Statement from the Chair on Anti-Asian Violence
The Chair of the Curriculum in Peace, War, and Defense condemns the attacks on Asian Americans on March 16, as well as the numerous other attacks against Asian Americans over the past year. These events are tragic, terrifying, painful, and unfortunately, part of a larger history of white supremacy in the U.S. The Curriculum reaffirms its condemnation of racism in all of its forms, and reaffirms its support for all that have been targeted by racism, sexism, xenophobia, homophobia, and all forms of discrimination and prejudice.
Pauli Murray Hall: UNC’s Departments of History, Political Science, and Sociology and the Curriculum on Peace, War, and Defense begin the renaming of Hamilton Hall
The Curriculum of Peace, War, and Defense, alongside the departments of History, Political Science, and Sociology have started the process of renaming Hamilton Hall. Our motivation for renaming the building is rooted in the history of our University and Professor Hamilton’s role in shaping it for the benefit of white supremacy. Ample evidence of this is available in the historical materials available below. Our motivation for selecting Pauli Murray is powerful and clear. As the faculty and student committee that developed our proposal wrote:
“Born in 1910 and raised in Durham, NC, Murray was a black descendant of one of the university’s original trustees, James Strudwick Smith. In 1938, Murray applied to the Ph.D. program in sociology but was denied admission because, as university officials wrote at the time, ‘members of your race are not admitted to the university.’
Undeterred, Murray would go on to achieve prominence as an outspoken scholar whose academic scholarship continues to make major contributions to numerous disciplines. Murray was a gifted orator, author, attorney, historian, priest, and activist who advocated for the rights of all members of society. Murray’s legacy more fully encapsulates the values we cherish in a modern society and the University of North Carolina claims to uphold. ”
Pauli Murray represents the immutable spirit of scholarship and public service, as she made major contributions to our society in the face of nearly insurmountable resistance. She also represents a path not taken for UNC at an important point in the history of our disciplines and departments. Naming our building after Pauli Murray will serve as a reminder of what is lost, what could have been, and what can be as we move forward.
Writings by and about Pauli Murray
Murray, Pauli. *Song in a weary throat: Memoir of an American pilgrimage*. Liveright Publishing, 2018.
Gilmore, Glenda. “Before Brown: Pauli Murray and the Desegregation of Higher Education.” *Rutgers Race & L. Rev.* 6 (2004): 247.
Gilmore, Glenda Elizabeth. “Admitting Pauli Murray.” *Journal of Women’s History* 14, no. 2 (2002): 62-67.
Rosalind Rosenberg, *Jane Crow: The Life of Pauli Murray* (Oxford University Press, 2017)
Writings about Joseph Gregoire de Roulhac Hamilton and the naming of Hamilton Hall
John Herbert Roper Sr., “Ransack Roulhac and Racism: Joseph Gregoire de Roulhac Hamilton and Dunning’s Questions of Institution Building and Jim Crow,” in *The Dunning School: Historians, Race and the Meaning of Reconstruction*, ed.

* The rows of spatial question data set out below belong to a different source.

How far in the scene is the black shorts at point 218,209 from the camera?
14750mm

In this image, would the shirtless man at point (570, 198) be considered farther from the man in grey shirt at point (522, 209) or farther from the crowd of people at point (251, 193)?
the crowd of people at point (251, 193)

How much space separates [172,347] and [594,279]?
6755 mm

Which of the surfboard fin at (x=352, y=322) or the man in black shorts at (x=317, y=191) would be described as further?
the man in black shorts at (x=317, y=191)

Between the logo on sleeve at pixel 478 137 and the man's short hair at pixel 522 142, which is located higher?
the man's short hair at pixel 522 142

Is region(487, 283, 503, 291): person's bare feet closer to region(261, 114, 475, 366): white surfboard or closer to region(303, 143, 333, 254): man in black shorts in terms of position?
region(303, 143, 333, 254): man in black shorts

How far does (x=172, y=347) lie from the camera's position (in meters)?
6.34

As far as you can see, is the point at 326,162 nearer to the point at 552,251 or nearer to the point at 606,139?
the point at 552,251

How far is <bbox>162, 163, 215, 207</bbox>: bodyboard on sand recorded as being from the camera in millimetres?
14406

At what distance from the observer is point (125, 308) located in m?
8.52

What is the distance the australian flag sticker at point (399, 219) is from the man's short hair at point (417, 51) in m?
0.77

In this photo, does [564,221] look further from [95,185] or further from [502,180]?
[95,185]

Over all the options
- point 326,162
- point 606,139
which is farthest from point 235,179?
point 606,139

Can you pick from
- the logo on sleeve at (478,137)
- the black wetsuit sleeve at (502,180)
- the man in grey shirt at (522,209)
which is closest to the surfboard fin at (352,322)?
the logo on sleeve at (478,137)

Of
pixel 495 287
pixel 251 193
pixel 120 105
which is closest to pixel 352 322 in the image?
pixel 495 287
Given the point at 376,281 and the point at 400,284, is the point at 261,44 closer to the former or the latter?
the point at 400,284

John David Smith and J. Vincent Lowery (Lexington : University Press of Kentucky 2013
- Carlyle Sitterson, “Joseph Gregoire de Roulhac Hamilton, 1878-1961,” Documenting the American South, http://docsouth.unc.edu/nc/hamilton/bio.html.
Matisha H. Wiggs, “*Ransacking the South: J. G. de Roulhac Hamilton and the Founding of the Southern Historical Collection,*” (master’s thesis, University of North Carolina at Chapel Hill, 2012)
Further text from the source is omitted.